Nobody knows anything

Hillary wins! [the popular vote] Surprise, the Iowa caucuses aren't a winner-take-all national primary! And it's all good, because now we can get all the candidates to pander to us, instead of the Village, and shove the Overton Window left.

But the really good news is that while I was listening to the results on The Young Turks, I heard some astonishing music during a station break, and asked the chat line "Who the hell is that?" "Public Enemy," came the response.

So, I guess rap must be about to die, since I am a really, really lagging indicator.
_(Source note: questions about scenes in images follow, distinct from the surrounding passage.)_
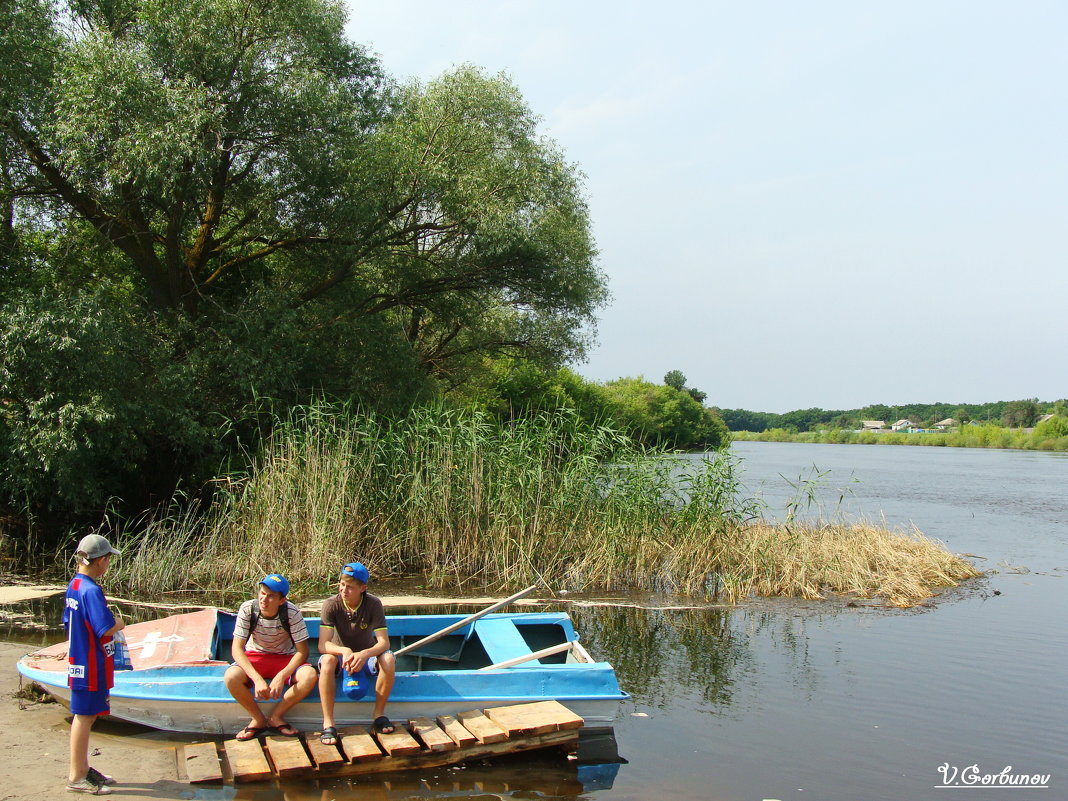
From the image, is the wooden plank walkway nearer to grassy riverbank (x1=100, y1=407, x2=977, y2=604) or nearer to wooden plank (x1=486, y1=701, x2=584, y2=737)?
wooden plank (x1=486, y1=701, x2=584, y2=737)

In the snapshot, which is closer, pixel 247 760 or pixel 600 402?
pixel 247 760

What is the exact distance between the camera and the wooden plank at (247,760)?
5.20 metres

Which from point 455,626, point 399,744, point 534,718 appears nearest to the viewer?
point 399,744

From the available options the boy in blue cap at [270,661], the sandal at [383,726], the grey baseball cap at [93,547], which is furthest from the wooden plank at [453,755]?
the grey baseball cap at [93,547]

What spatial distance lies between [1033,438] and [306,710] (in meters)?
75.6

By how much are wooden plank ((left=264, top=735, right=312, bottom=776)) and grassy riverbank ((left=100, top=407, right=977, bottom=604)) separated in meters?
4.99

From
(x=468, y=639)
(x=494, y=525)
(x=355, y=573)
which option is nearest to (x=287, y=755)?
(x=355, y=573)

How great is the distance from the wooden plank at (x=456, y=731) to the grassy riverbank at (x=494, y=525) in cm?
499

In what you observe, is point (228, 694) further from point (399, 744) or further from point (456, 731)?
point (456, 731)

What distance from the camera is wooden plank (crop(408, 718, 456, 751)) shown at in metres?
5.55

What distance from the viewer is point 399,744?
18.2 ft

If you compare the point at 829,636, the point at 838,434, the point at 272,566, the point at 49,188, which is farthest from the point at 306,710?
the point at 838,434

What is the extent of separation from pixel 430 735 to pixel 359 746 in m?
0.46

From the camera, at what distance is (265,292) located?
14180 mm
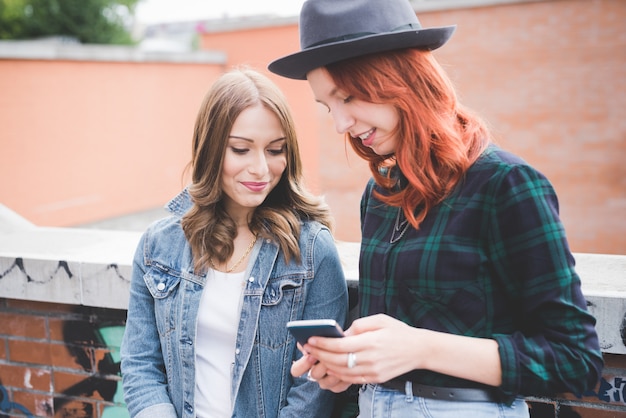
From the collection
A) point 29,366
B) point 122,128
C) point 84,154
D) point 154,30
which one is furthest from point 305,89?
point 154,30

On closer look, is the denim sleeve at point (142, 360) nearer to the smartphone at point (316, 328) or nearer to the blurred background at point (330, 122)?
the smartphone at point (316, 328)

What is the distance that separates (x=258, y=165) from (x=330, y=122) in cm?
1265

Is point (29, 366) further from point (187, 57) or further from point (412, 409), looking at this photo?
point (187, 57)

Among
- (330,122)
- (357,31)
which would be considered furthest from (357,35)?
(330,122)

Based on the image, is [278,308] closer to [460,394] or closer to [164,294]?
[164,294]

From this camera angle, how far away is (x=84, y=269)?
2393 millimetres

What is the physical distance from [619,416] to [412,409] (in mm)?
882

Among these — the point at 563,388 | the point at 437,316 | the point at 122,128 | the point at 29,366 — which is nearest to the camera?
the point at 563,388

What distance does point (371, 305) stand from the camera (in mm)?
1530

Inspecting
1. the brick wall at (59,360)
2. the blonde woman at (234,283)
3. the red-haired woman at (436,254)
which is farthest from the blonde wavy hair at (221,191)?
the brick wall at (59,360)

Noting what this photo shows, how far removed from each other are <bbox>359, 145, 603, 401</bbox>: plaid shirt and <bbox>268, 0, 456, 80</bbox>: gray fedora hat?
337 mm

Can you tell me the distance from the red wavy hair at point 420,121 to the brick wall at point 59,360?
61.8 inches

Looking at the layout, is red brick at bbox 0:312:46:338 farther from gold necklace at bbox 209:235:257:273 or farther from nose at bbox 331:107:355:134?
nose at bbox 331:107:355:134

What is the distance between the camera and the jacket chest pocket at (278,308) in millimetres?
1852
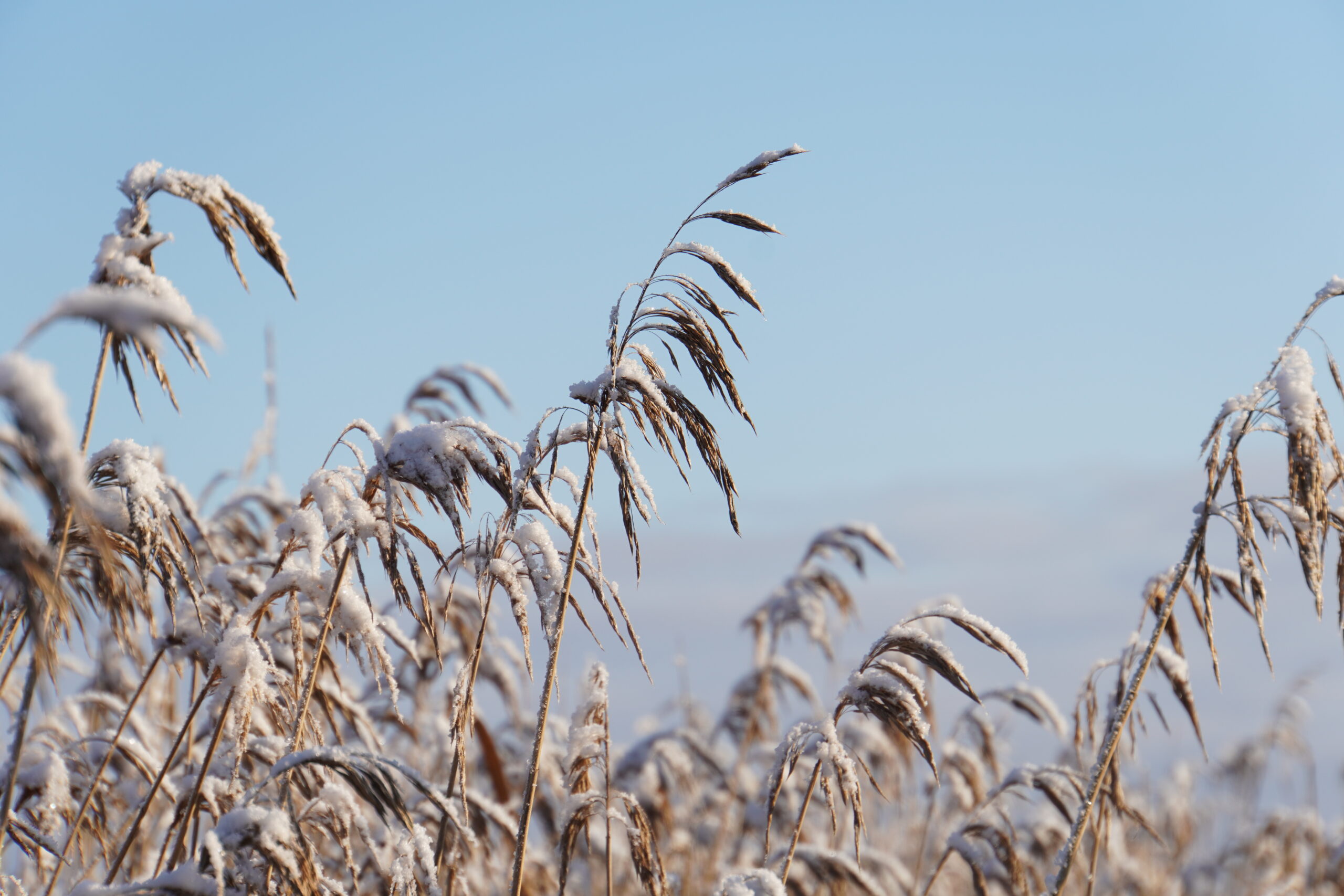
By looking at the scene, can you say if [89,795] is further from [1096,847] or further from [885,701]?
A: [1096,847]

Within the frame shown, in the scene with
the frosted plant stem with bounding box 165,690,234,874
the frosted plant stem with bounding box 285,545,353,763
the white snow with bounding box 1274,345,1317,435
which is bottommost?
the frosted plant stem with bounding box 165,690,234,874

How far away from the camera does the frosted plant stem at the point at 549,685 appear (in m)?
2.18

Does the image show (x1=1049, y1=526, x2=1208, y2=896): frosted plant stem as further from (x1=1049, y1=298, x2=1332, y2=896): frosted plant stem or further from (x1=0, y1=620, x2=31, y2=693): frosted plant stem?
(x1=0, y1=620, x2=31, y2=693): frosted plant stem

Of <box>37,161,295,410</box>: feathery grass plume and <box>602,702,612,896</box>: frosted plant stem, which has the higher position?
<box>37,161,295,410</box>: feathery grass plume

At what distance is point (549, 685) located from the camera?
7.29ft

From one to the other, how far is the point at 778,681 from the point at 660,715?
4.29 metres

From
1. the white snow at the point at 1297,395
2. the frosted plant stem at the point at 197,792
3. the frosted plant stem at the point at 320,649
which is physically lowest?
the frosted plant stem at the point at 197,792

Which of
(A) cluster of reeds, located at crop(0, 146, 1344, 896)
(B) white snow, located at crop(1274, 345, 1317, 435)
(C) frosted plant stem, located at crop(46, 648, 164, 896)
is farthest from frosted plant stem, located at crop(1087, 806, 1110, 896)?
(C) frosted plant stem, located at crop(46, 648, 164, 896)

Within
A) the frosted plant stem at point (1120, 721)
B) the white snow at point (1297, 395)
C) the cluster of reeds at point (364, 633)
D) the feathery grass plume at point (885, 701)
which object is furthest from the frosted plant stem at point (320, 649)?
the white snow at point (1297, 395)

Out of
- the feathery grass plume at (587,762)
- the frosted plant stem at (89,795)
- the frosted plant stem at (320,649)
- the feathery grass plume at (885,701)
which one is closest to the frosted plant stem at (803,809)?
the feathery grass plume at (885,701)

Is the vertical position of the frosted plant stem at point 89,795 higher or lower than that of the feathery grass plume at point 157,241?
lower

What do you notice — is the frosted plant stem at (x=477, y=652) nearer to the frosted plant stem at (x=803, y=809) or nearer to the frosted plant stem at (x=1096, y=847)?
the frosted plant stem at (x=803, y=809)

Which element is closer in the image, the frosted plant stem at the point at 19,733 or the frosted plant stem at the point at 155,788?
the frosted plant stem at the point at 19,733

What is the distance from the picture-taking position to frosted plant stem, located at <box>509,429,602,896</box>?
7.14ft
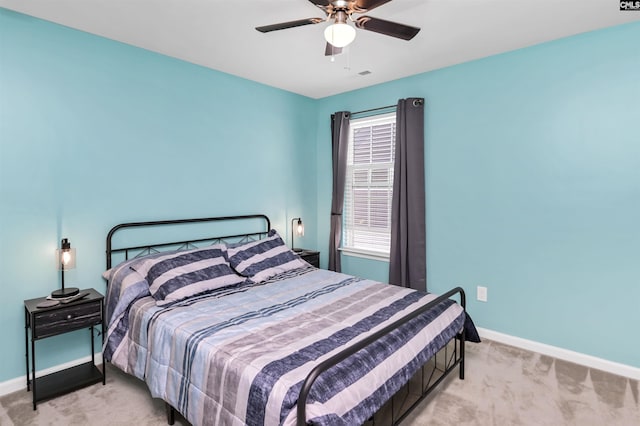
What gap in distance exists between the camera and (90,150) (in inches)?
111

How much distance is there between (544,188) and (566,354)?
4.62 ft

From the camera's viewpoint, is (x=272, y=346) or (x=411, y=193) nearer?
(x=272, y=346)

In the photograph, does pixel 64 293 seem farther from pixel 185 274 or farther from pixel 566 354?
pixel 566 354

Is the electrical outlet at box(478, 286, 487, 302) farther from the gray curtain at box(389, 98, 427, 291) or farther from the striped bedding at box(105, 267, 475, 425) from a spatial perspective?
the striped bedding at box(105, 267, 475, 425)

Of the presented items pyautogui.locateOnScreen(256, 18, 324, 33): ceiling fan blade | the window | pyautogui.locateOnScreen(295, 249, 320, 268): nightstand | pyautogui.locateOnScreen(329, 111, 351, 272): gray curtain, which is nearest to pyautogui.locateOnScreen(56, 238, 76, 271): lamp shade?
pyautogui.locateOnScreen(256, 18, 324, 33): ceiling fan blade

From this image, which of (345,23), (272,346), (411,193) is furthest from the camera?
(411,193)

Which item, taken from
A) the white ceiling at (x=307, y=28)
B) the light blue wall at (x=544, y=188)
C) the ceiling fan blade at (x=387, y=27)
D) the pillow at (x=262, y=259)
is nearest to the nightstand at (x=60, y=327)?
the pillow at (x=262, y=259)

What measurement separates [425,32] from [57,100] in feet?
9.38

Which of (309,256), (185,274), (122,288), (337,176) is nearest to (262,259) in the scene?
(185,274)

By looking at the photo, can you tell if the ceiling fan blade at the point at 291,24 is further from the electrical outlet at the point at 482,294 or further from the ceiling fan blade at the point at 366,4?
the electrical outlet at the point at 482,294

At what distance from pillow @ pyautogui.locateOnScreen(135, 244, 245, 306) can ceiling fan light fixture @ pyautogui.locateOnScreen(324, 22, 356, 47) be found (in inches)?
77.1

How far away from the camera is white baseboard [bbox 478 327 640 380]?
2.71m

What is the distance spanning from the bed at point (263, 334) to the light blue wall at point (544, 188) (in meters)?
0.93

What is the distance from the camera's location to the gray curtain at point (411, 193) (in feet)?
12.2
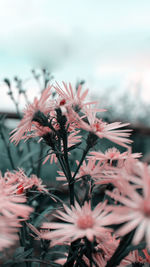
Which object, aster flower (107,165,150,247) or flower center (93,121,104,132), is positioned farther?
flower center (93,121,104,132)

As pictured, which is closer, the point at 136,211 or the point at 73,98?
the point at 136,211

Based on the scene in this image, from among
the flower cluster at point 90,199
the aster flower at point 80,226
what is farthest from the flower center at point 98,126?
the aster flower at point 80,226

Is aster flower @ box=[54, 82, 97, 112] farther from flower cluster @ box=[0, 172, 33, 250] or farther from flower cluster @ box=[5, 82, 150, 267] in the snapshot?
flower cluster @ box=[0, 172, 33, 250]

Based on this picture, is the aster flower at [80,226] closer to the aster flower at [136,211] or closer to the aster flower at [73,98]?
the aster flower at [136,211]

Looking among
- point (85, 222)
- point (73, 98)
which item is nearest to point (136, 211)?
point (85, 222)

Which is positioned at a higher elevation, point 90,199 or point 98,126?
point 98,126

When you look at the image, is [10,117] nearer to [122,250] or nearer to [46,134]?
[46,134]

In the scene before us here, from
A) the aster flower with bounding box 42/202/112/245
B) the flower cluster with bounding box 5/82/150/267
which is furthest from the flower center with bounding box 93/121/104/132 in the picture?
the aster flower with bounding box 42/202/112/245

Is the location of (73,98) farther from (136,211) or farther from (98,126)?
(136,211)
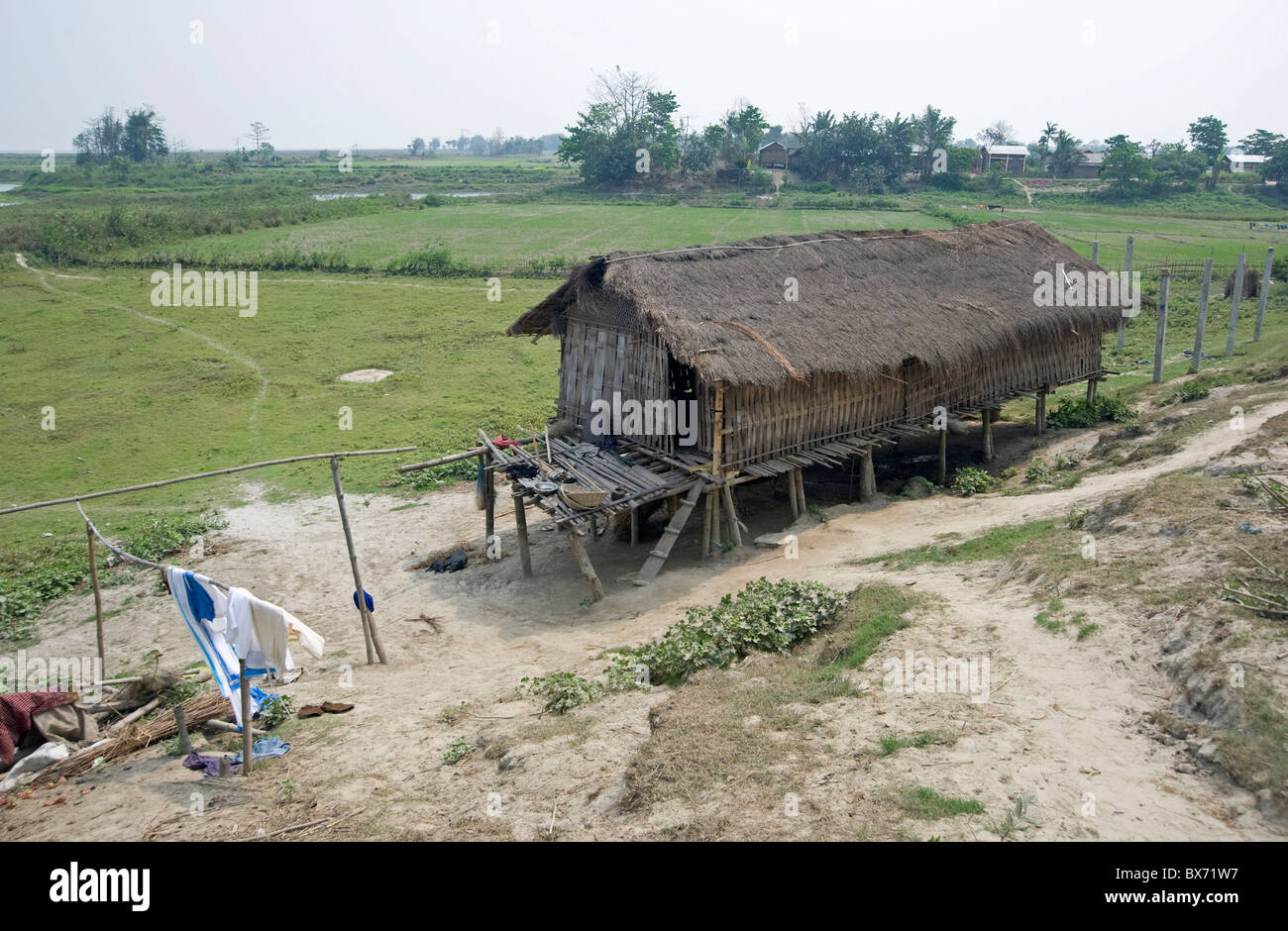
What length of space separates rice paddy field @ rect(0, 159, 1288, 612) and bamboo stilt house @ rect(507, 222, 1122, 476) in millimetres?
4967

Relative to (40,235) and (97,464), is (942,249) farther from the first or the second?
(40,235)

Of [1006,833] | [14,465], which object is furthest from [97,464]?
[1006,833]

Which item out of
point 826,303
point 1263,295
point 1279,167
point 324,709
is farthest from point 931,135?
point 324,709

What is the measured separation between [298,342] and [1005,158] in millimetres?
66891

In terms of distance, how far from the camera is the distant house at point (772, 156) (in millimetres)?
73812

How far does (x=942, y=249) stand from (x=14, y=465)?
21315mm

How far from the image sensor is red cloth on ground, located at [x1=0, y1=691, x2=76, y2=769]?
354 inches

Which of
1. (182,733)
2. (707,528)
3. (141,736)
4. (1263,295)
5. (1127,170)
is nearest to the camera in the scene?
(182,733)

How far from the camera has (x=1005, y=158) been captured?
75.7 meters

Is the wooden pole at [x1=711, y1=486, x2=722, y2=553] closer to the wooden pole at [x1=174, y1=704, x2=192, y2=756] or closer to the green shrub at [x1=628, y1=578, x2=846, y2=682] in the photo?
the green shrub at [x1=628, y1=578, x2=846, y2=682]
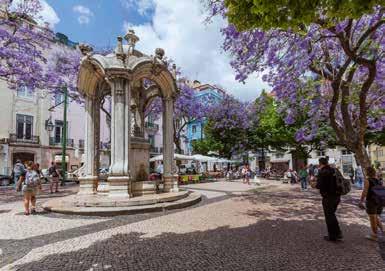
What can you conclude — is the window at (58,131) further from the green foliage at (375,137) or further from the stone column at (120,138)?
the green foliage at (375,137)

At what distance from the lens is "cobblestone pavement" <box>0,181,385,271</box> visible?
13.4 feet

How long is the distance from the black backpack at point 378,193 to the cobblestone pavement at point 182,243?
31.1 inches

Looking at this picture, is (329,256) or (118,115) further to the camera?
(118,115)

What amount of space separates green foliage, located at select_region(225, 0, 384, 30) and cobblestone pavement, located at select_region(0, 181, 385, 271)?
3.66 m

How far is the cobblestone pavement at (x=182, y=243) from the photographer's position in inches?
160

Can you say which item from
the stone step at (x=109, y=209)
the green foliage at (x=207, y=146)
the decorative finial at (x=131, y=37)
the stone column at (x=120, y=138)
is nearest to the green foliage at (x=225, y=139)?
the green foliage at (x=207, y=146)

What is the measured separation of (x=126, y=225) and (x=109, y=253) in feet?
6.72

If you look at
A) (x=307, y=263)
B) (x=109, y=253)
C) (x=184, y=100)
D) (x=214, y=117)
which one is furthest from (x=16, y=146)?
(x=307, y=263)

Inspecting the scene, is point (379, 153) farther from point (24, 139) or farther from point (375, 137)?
point (24, 139)

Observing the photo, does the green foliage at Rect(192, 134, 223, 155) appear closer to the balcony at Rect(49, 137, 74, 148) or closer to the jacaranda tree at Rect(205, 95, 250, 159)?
the jacaranda tree at Rect(205, 95, 250, 159)

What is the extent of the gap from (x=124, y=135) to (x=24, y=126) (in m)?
25.0

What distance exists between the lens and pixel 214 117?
Answer: 31156 mm

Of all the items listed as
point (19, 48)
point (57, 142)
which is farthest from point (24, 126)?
point (19, 48)

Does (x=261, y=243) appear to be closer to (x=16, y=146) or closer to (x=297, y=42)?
(x=297, y=42)
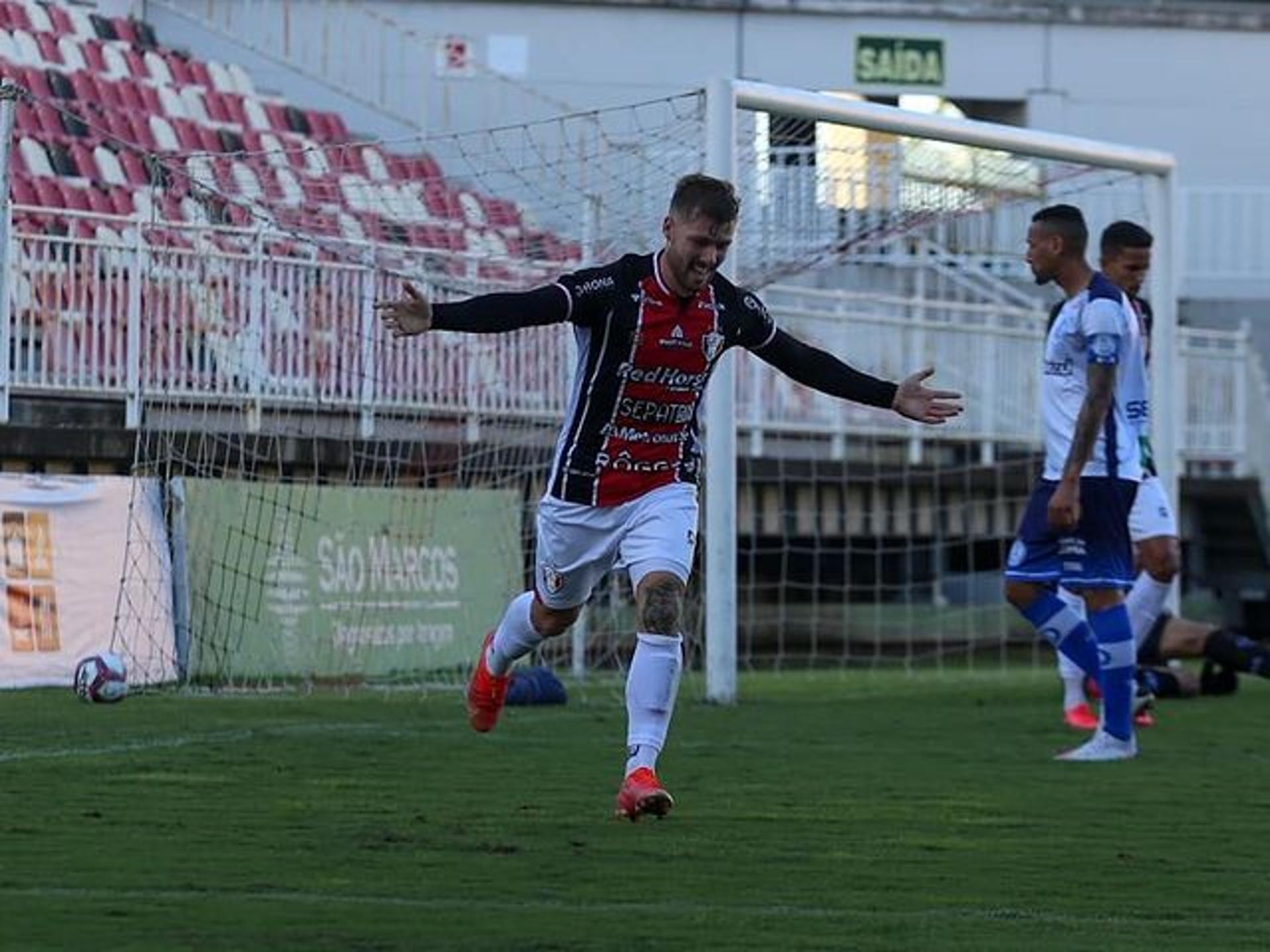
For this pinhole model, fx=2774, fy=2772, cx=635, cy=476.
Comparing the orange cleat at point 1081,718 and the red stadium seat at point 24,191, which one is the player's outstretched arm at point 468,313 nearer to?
the orange cleat at point 1081,718

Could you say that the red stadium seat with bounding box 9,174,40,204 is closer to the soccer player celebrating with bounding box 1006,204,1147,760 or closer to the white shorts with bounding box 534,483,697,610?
the soccer player celebrating with bounding box 1006,204,1147,760

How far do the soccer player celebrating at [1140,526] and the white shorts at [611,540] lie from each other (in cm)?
331

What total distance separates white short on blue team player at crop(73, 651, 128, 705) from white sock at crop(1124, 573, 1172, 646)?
533 cm

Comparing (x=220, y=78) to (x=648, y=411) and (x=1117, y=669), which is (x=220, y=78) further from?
(x=648, y=411)

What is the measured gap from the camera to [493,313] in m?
8.28

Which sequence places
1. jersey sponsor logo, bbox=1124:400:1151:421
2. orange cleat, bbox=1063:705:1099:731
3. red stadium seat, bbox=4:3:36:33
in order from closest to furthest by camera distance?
jersey sponsor logo, bbox=1124:400:1151:421
orange cleat, bbox=1063:705:1099:731
red stadium seat, bbox=4:3:36:33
Herewith, the only YouTube I could find that's not "embedding disabled by request"; it seems appropriate, somehow:

I wish I could embed "Give It Up" and even more "Can't Truss It" but...

Oh, and I found one comment very touching:

Public enemy rules!!thanks for the videos,I ever considered them like a punk band,old school rap's the best,ideas!!not money!!

Kidz....

People said the same thing about the Clash, though, too: "They made me think." During an oceanic, orgiastic musical experience, of course, but still.

UPDATE I almost forgot to say that IMNSHO there is a takeaway here for the OFB, and it is:

Right wing talking points suck.

One way to read this result--and I'd certainly welcome links from readers to any articles in our famously free press that admit this--is as a gigantic Fuck You from the voters of New Hampshire to the Hillary hatred narrative that dominates all coverage of the woman, and has done so since the Conservative Movement targeted the Clintons for destruction more than 10 years ago. (Professional Clinton Hater and charter OFB member Andrew Sullivan gets this exactly backward, of course, by blaming women for lying to the pollsters.)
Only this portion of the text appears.